What is Fibrocystic Breast Changes?
Fibrocystic Breast Changes is a benign condition which typically occurs in women between 20-50 years of age. It is almost never seen in post-menopausal women. This condition is described as “lumpy,” painful breast tissue that often corresponds with a women’s menstrual cycle. Lumpy breast tissue can feel “rope like” and is mobile when touched or pressed.
Causes: The direct cause of Fibrocystic Breast Changes is unknown. The general scientific explanation is thought to involve hormone changes during a women’s menstrual cycle.
- Pain or discomfort in both breasts.
- Pain that comes and goes around the menstrual cycle.
- Breasts may feel swollen or heavy.
- Pain may be experienced under the arms.
- Thick or lumpy breasts.
- Lumpy tissue often changes, especially during menstruation.
- Lumpy tissue is soft and mobile.
Diagnosis: It’s important to be properly diagnosed by a healthcare provider. Diagnosis will include a clinical breast exam and discussion about breast tissue findings. In some cases, additional testing or imaging may be necessary.
- Mild symptoms often require no treatment.
- Painful symptoms will often respond to over the counter medications such as ibuprofen or acetaminophen.

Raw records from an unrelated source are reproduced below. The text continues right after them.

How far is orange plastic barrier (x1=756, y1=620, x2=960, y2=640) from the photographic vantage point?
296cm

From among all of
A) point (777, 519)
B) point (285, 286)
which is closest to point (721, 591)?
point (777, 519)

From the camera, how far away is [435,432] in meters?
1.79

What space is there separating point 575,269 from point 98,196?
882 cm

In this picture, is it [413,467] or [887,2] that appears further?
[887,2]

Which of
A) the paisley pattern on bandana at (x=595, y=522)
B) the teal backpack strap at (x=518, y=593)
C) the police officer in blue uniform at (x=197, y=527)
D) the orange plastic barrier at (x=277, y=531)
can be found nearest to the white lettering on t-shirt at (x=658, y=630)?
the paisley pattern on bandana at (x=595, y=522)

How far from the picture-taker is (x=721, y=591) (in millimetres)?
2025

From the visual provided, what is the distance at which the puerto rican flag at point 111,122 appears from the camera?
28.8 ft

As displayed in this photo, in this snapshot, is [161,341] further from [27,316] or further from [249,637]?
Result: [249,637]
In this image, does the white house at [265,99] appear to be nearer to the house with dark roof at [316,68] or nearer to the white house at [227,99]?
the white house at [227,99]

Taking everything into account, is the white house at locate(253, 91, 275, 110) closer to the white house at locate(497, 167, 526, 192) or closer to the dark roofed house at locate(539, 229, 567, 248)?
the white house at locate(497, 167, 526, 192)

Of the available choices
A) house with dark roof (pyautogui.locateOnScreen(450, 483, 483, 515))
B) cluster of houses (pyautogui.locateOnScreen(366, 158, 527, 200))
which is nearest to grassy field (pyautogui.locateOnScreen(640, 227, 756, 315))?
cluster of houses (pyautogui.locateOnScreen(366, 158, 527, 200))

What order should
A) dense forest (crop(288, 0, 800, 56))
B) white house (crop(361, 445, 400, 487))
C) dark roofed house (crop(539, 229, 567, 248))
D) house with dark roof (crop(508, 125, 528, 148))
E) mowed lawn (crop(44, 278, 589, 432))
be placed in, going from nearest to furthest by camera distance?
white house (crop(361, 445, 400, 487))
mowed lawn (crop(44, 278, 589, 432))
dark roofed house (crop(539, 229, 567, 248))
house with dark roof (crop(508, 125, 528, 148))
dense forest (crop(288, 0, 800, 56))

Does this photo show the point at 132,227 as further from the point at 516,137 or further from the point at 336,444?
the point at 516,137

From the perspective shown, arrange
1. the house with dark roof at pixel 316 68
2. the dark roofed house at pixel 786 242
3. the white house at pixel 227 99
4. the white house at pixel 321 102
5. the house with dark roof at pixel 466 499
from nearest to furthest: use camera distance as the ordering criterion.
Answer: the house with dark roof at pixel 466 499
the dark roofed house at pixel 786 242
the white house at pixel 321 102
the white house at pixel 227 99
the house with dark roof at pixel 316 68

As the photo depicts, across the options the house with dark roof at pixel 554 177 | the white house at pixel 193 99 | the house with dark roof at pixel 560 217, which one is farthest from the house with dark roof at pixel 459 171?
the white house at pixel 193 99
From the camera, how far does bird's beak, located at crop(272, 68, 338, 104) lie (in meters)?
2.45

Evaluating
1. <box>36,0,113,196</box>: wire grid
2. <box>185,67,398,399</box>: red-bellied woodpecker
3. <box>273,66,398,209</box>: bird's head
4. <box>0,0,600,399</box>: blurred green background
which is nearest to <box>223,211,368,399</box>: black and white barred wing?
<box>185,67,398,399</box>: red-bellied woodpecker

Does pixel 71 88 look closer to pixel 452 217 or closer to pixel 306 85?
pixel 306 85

- Heat or ice applied to the breast can help alleviate discomfort.
- Tight fitting bras or sports bras can also be effective.
- Supplements such as vitamin E, thiamine or magnesium have some benefit. These should be discussed with your healthcare provider prior to starting.
- Caffeine has been identified as a possible contributor to Fibrocystic Breast Changes. Decreased caffeine is also recommended.
Fibrocystic Breast Changes is a benign condition and does not increase the risk of breast cancer. It’s important to follow-up with a health care provider if any breast changes are found.